The findings challenge long-held assumptions about stable, ice-free conditions during prehistoric warm eras, said Ding Lin, an academician from the Institute of Tibetan Plateau Research of CAS, who led the study.

In collaboration with institutions in Germany, the United Kingdom and Madagascar, Ding's team analyzed fossilized oyster shells from the Early Cretaceous period and found that the Earth exhibited significant seasonal temperature variations and periodic melting of polar ice sheets and glaciers.

By examining growth layers in the shells, similar to tree rings, the team reconstructed seasonal sea surface temperatures and identified periodic melting of polar glaciers, even in a world with high-atmospheric carbon dioxide concentration levels.

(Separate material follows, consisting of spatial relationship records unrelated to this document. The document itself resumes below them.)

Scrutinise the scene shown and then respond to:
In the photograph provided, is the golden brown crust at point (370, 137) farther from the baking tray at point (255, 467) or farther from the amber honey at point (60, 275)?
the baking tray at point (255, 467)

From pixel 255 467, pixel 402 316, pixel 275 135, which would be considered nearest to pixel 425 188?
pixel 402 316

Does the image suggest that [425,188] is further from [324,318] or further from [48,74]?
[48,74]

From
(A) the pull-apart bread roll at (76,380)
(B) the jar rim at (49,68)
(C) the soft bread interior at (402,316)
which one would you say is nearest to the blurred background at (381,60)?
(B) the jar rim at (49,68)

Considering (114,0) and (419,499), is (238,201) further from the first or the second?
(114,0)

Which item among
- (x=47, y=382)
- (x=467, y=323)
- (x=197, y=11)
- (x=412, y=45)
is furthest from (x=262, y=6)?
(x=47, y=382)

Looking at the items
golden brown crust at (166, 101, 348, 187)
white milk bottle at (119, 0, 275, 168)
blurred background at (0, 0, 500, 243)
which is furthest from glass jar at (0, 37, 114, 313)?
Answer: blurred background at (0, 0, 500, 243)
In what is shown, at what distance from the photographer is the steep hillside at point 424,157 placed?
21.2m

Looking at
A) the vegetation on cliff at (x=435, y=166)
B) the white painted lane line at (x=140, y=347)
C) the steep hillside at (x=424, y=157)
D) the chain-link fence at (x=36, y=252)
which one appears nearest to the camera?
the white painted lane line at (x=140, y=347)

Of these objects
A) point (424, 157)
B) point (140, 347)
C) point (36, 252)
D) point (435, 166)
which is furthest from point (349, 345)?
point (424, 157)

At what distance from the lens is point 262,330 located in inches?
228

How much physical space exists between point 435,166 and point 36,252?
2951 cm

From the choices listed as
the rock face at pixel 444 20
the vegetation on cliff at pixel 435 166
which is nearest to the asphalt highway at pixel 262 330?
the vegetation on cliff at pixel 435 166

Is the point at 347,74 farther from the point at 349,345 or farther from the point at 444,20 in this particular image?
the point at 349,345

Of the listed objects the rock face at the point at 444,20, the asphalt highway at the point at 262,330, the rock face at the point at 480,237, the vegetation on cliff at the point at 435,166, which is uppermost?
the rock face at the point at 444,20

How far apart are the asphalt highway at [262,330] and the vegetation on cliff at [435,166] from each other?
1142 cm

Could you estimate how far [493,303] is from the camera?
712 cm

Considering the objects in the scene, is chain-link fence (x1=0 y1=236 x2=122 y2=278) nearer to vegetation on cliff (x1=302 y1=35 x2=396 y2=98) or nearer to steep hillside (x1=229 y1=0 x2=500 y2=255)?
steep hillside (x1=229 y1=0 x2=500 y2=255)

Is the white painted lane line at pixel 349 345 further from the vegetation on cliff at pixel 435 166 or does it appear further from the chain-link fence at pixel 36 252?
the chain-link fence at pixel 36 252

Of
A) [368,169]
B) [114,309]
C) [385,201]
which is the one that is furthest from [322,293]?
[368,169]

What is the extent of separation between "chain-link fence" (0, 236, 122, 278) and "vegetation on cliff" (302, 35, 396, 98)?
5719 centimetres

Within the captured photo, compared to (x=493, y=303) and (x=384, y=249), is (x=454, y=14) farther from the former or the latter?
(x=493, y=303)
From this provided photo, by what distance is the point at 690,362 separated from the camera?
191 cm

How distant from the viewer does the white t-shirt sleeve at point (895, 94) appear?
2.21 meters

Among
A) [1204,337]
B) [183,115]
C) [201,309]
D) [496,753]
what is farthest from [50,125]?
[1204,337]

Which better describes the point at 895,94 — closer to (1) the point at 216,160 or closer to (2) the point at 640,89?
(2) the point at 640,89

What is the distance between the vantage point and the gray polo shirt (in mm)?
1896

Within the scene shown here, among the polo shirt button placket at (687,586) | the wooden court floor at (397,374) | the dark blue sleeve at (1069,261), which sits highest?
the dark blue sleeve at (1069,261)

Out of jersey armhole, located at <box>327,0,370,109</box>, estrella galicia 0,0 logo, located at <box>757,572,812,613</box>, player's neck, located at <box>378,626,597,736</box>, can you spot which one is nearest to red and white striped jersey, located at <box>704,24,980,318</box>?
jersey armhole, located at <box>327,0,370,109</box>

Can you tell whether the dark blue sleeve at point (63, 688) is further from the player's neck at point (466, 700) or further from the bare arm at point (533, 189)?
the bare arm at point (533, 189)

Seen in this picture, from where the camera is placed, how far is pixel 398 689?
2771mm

"Bivalve shells like these oysters are time capsules, bridging Earth's spheres and recording the dance between climate rhythms and ecosystems. They guide us to seek solutions for our future in deep-time lessons," said Ding, the paper's corresponding author.

The researchers focused on oysters of the genus Rastellum, whose shells form distinct light and dark bands corresponding to summer and winter growth. By scanning electron microscopy and geochemical analyses, the team extracted seasonal temperature data.

Climate modeling and clumped isotopes both revealed that winter temperatures in the Southern Hemisphere's mid-latitudes were 10 to 15 C lower than summers during a cooling phase known as the Weissert Event — comparable to modern seasonal swings, according to the research team.

Oxygen isotope fluctuations also hinted at seasonal glacial meltwater flows into the ocean, similar to today's Greenland ice sheet scenarios, Ding said.

"The Early Cretaceous greenhouse world was like a symphony, with warm main themes occasionally punctuated by short glacial notes," explained He Songlin, the study's first author.

The team linked brief glacial pulses to volcanic activity from the Parana-Etendeka eruptions and shifts in Earth's orbit.

Co-corresponding author Wang Tianyang said, "Even in today's warming climate, regional geological events combined with human actions could trigger unexpected cooling."

The study builds on the team's earlier work, estimating that the volume of Early Cretaceous polar ice reached half of Antarctica's ice sheets today (16.5 million square kilometers).

"This research cracks open a new window into Earth's climate past, revealing hidden rhythms beneath the greenhouse facade," said Andreas Mulch, a co-author from Germany's Senckenberg Biodiversity and Climate Research Centre.

The study, supported by the National Natural Science Foundation of China and CAS programs, underscores the urgency of understanding climate complexity to predict future extremes, Ding said.